Teens, like the ones in my friend group, are particularly predisposed to harboring grudges, a consequence of emotional immaturity. We gain emotional intelligence — an individual’s ability to identify and respond to their and others’ emotions — through tackling complex situations. Emotional maturity only develops through adequate experience in various nuanced situations, such as ethical dilemmas or confrontations. However, emotional disputes are not as common in some relationships, so we must empathize with each other to make up for the minimal experience to be more emotionally mature.
Empathy is an important trait defined as the ability to understand others’ experiences and is directly proportional to emotional intelligence. Adolescents often lack both given the self-serving academic environment of high school. In an interview for the American Psychological Association, Indiana University Associate Professor Sara Konrath, PhD explains that she observed a decline in empathy as mental health issues became more prevalent amongst young adults. After extensive research, she concluded that burnout and intense pressure to succeed leaves teens without room for empathy, as they’re too focused on their futures.
It’s no secret that MVHS students also experience intense burnout, and our hyper fixation on academics and workaholic nature leaves no time for practicing empathy. We’ve become so focused on ourselves that we have little comprehension of others’ complex feelings, especially during conflicts. As a result, we tend to oversimplify these with assumptions, drawing conclusions before fully understanding the nuances of the situation. This makes it difficult to explain our own point of view and identify others, leading to a buildup of unresolved feelings that foster resentment and unhealthy relationships with others.

An MVHS community built on toxic relationships is not a community at all. Resentment makes it difficult to distinguish authenticity from fake friendships, promoting a sense of loneliness and isolation in lieu of camaraderie. Without community-wide efforts to understand the complex emotions of others, people in need of support can be discouraged from speaking up about their feelings.
To mitigate these effects, FUHSD implements district-wide advisories to teach students how to be emotionally mature, providing interactive hypotheticals for increased experience with tackling issues like these.

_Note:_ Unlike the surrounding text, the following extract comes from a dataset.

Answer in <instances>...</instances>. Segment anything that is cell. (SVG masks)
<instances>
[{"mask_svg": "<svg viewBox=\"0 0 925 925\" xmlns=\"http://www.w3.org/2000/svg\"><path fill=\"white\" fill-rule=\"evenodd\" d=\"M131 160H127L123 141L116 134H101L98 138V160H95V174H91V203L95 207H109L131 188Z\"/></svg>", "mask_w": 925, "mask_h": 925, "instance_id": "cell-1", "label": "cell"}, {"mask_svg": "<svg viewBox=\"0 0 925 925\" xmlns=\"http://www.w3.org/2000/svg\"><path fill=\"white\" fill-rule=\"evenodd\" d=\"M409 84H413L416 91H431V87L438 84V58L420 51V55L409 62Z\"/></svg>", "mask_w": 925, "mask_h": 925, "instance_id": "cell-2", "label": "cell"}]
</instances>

Despite the district’s efforts, most students don’t respond well to these advisories due to the heavy disconnect between the content and students, and the fact that the lessons aren’t tied to a grade or credit. Rather than simply telling students what to do with a 30-minute video and lackluster activities, we need more immersive, conversational lessons with incentives to get students to think for themselves and fully engage in SEL content. This will provide them with hands-on experience dealing with complex emotions to apply during real-life scenarios.

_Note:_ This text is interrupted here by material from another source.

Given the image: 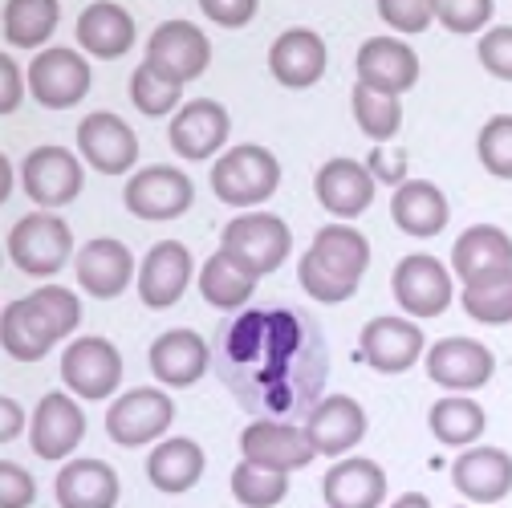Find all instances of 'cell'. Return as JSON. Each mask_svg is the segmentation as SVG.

Without an emotionally intelligent and empathetic student body, students lack a sense of belonging or a strong support system outside or within their closest friends. Therefore, we need to have the courage to be confrontational and take initiative to have awkward conversations about feelings in order to normalize them. By paying active attention to emotional reactions when disputing with peers, we can better protect the emotional well-being of the collective MVHS community.

The first step we must take is finding ways to understand our own feelings about a situation before taking action to solve it so that we can better communicate with others. We can set aside a designated time to reflect on an event, like implementing journaling into our daily routines or talking to a non-biased third party such as a trusted peer or therapist.
While communicating about our own feelings during mindful discussions, we need to remember to react rationally. It’s important to remain patient by temporarily pushing aside feelings of frustration to have a productive conversation. Practicing empathy by keeping an open mind about the other party’s feelings then allows us to work together to find solutions and come to a fulfilling resolution.
We need to remember that empathy is a vital trait when it comes to maintaining healthy relationships with others. Without understanding their perspectives, we cannot effectively tackle issues regarding their complex emotions, limiting our emotional maturity. By learning to be mindful of nuanced feelings, we can work towards a community where everyone knows their emotions are valid.